Magazyn Auto
Serwis pod patronatem magazynu Motor
myjnia star wash

Twórcy „Gwiezdnych wojen” pozywają myjnię samochodową „Star Wash”

Twórcy „Gwiezdnych wojen” pozywają myjnię samochodową „Star Wash”

Śmiało można powiedzieć, że to najfajniejsza myjnia samochodowa, jaką dziś zobaczycie. Niestety, nazwa „Star Wash” nie uszła uwadze wytwórni Lucasfilm, która złożyła przeciw właścicielowi myjni pozew. 

Myjnia „Star Wash” jest zlokalizowana na obrzeżach miejscowości Santiago – stolicy Chile. Założył ją niejaki Mathias Hara, a pomysł na grę słów związaną z nazwą, przyszedł do głowy jego córce po wizycie w Disneylandzie. 

„Star Wash” stanowi bezpośrednie nawiązanie do „Gwiezdnych Wojen”, stworzonych przez George'a Lucasa i w oryginale zwanych „Star Wars”. Hara zbudował na tej bazie całą otoczkę wokół swojej myjni. 

Nie tylko szyld z nazwą myjni nawiązuje do tej kultowej serii. Pracownicy „Star Wash” regularnie przebierają się w kostiumy z „Gwiezdnych Wojen”. Przykładowo można ich zobaczyć w strojach imperialnych szturmowców, Chewbakki, a nawet Dartha Vadera. 

Roszczenia Lucasfilm

Teraz nad tą niewielką myjnią zawisły jednak czarne chmury. Jak donosi The Telegraph, wytwórnia Lucasfilm złożyła pozew w sprawie jej nazwy, twierdząc, że zbytnio przypomina ona słynną serię. 
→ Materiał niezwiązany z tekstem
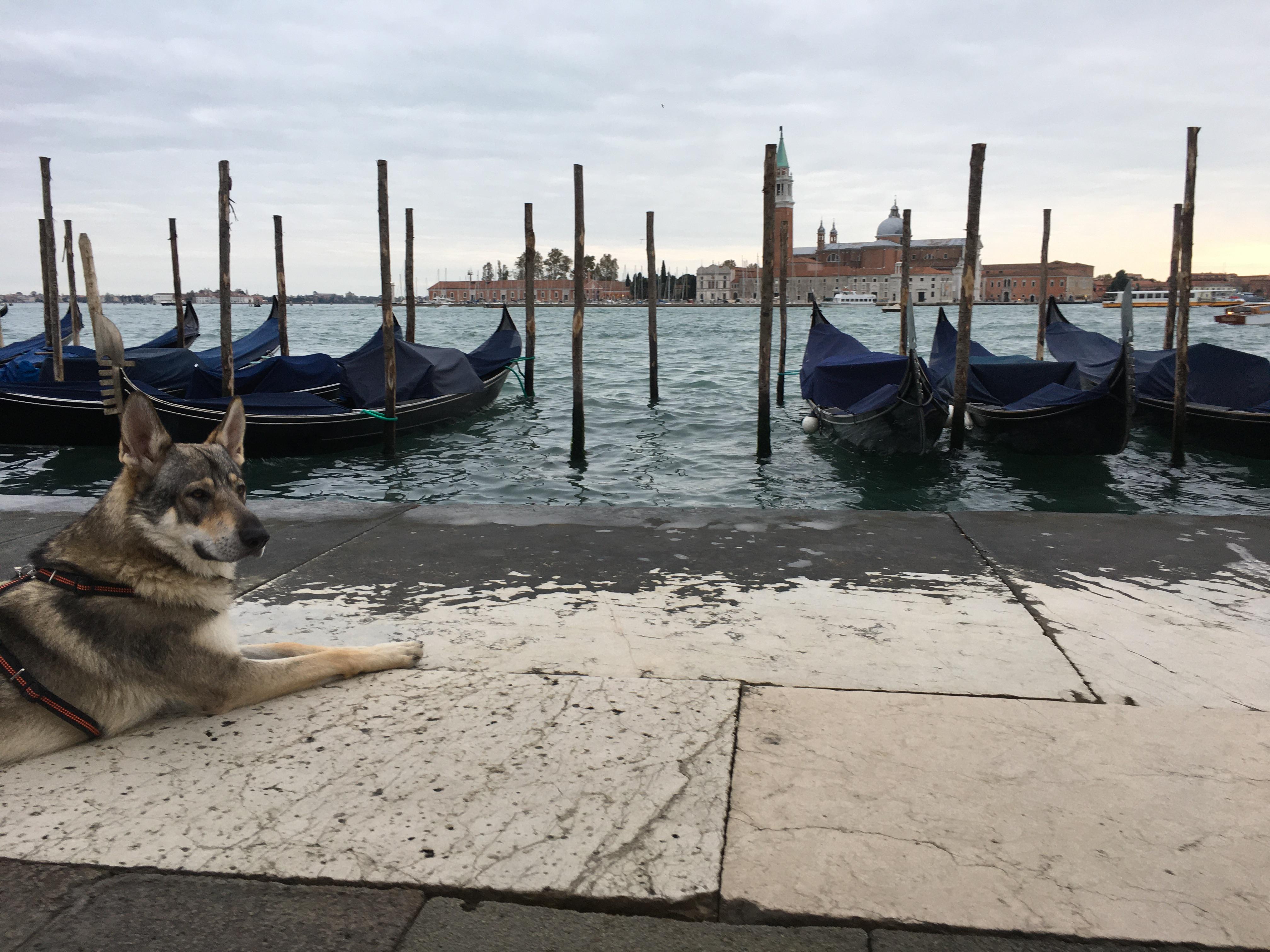 Venezia e i suoi segreti a portata di zampa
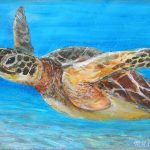 Sea Turtle Painting Mike
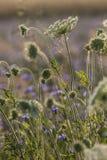Fältet blommar på gryning Fotografering för Bildbyråer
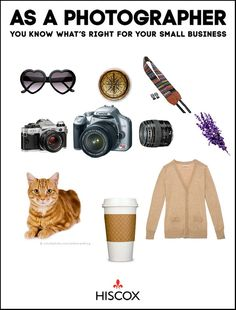 @Hiscox Pin it to win it. Photography tool kit necessities. Cats included of course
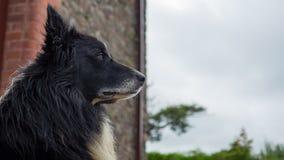 Старая собака с унылыми глазами Стоковые Фото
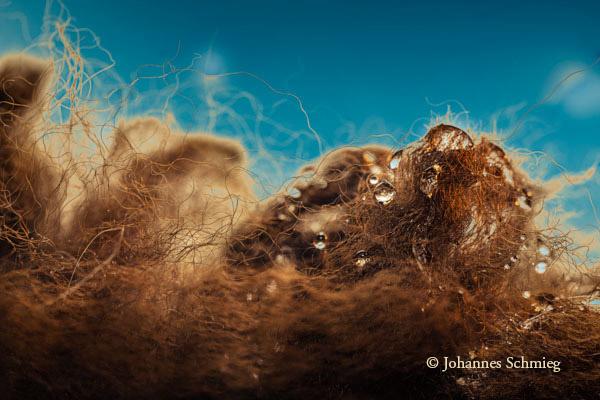 Alpakawolle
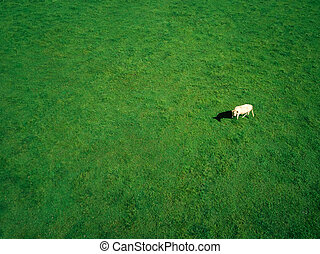 Aerial Photography of Cow Grazing In Grassy Field On Summer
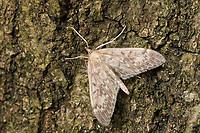 Zünsler, Anania lancealis, Perinephela lancealis, Long-winged Pearl, crambid, Crambidae, Zünsler, Rüsselzünsler, Crambids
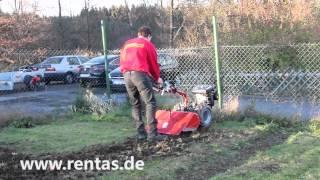 Gartenfräse mittel mieten bei Rentas, Kurzbeschreibung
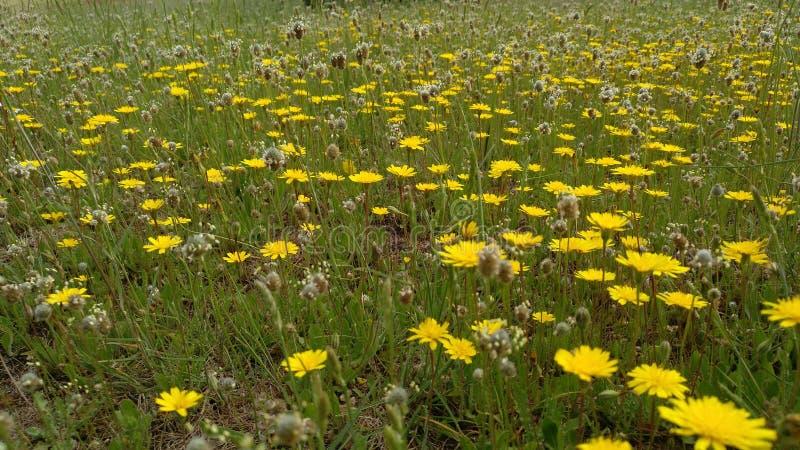 黄色花的领域在绿草背景的  免版税库存照片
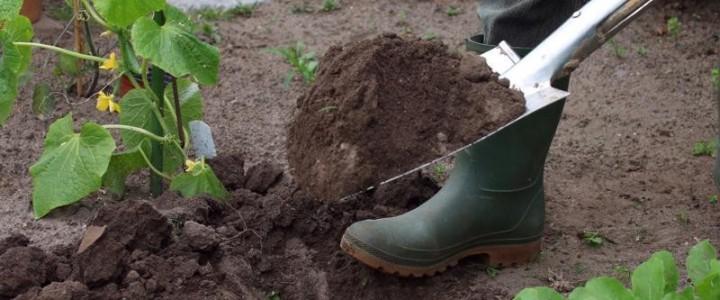 UF1596 Cultivo de Material Vegetal y Céspedes en Vivero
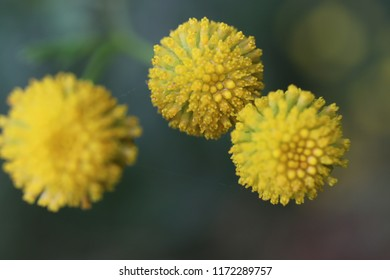 Yellow flowers tansy ordinary (bitter buttons, cow bitter or golden buttons - Tanacétum vulgáre), covered with morning dew. Close-up. Macro. Soft focus effect.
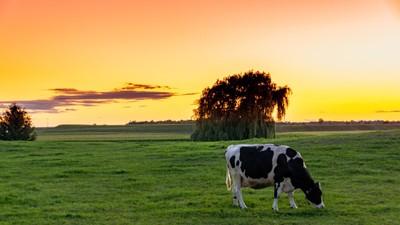 Sunset Cow
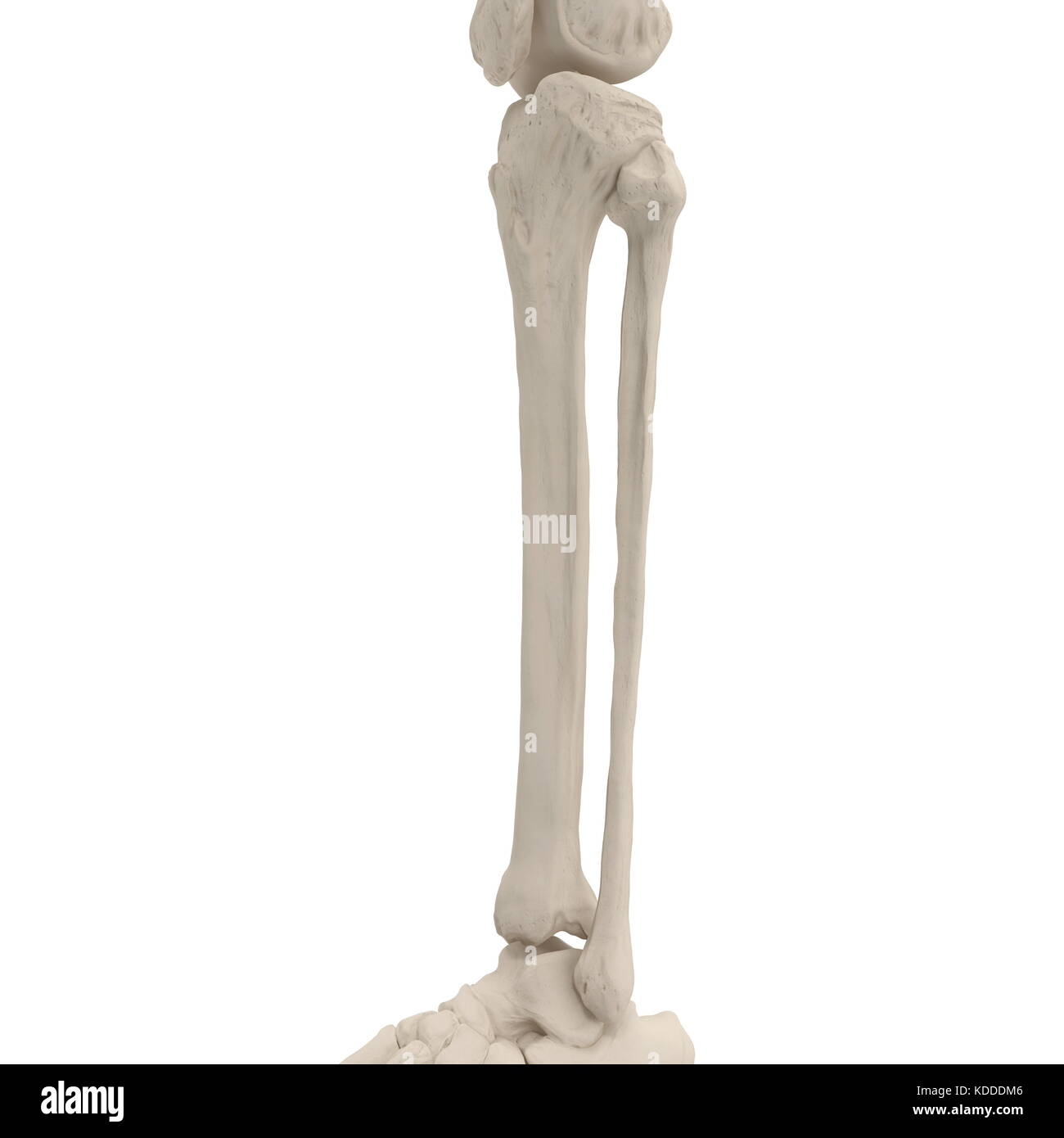 Bones Of Leg Stockfotos & Bones Of Leg Bilder - Seite 7 - Alamy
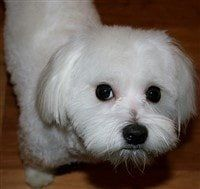 cute-maltese-dog-big-eyes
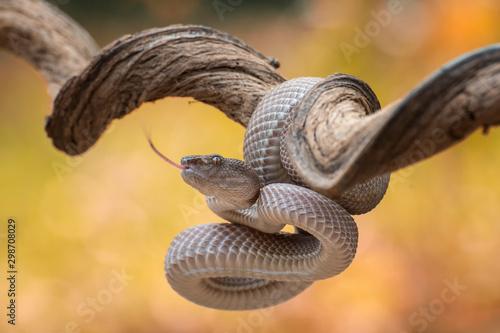 Fototapeta Mangrove pit viper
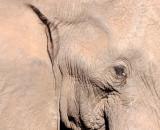 ELEPHANT - AFRICAN ELEPHANT - KRUGER NATIONAL PARK SOUTH AFRICA (11).JPG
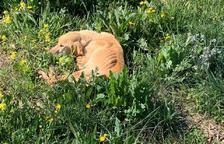 Mor un dels gossos rescatats en una finca de la Granadella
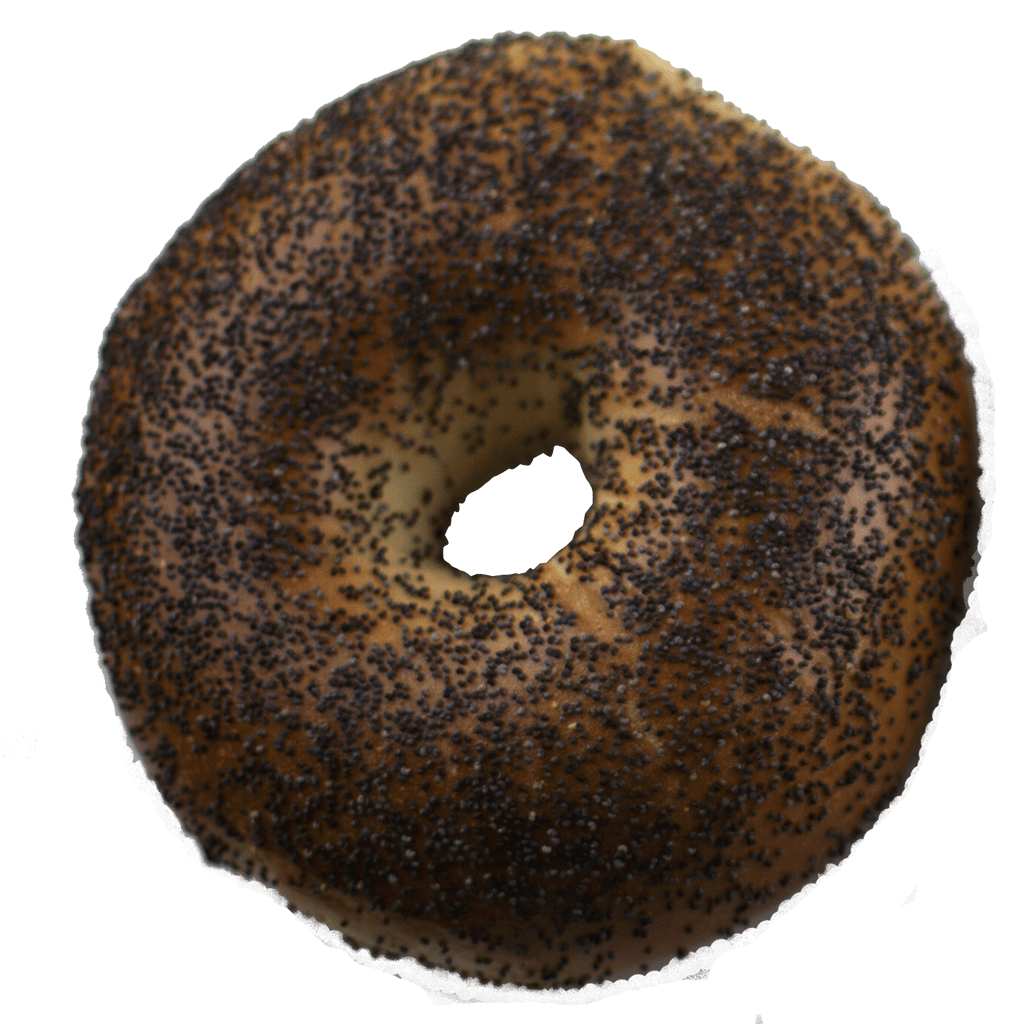 Whole Wheat Poppy Bagel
Jej przedstawiciele swoje stanowisko argumentują tym, że klienci „Star Wash” mogą mieć wrażenie, że Lucasfilm uczestniczy w procesie mycia samochodów. 

Z kolei Hara uważa, że jest wystarczająco dużo różnic, aby nie powodowały one niepotrzebnego zamieszania. Ponadto, według niego prawa autorskie wytwórni nie obejmują branży sprzątającej. 

Ale tak naprawdę w tym sporze chodzi wyłącznie o jedno – o pieniądze.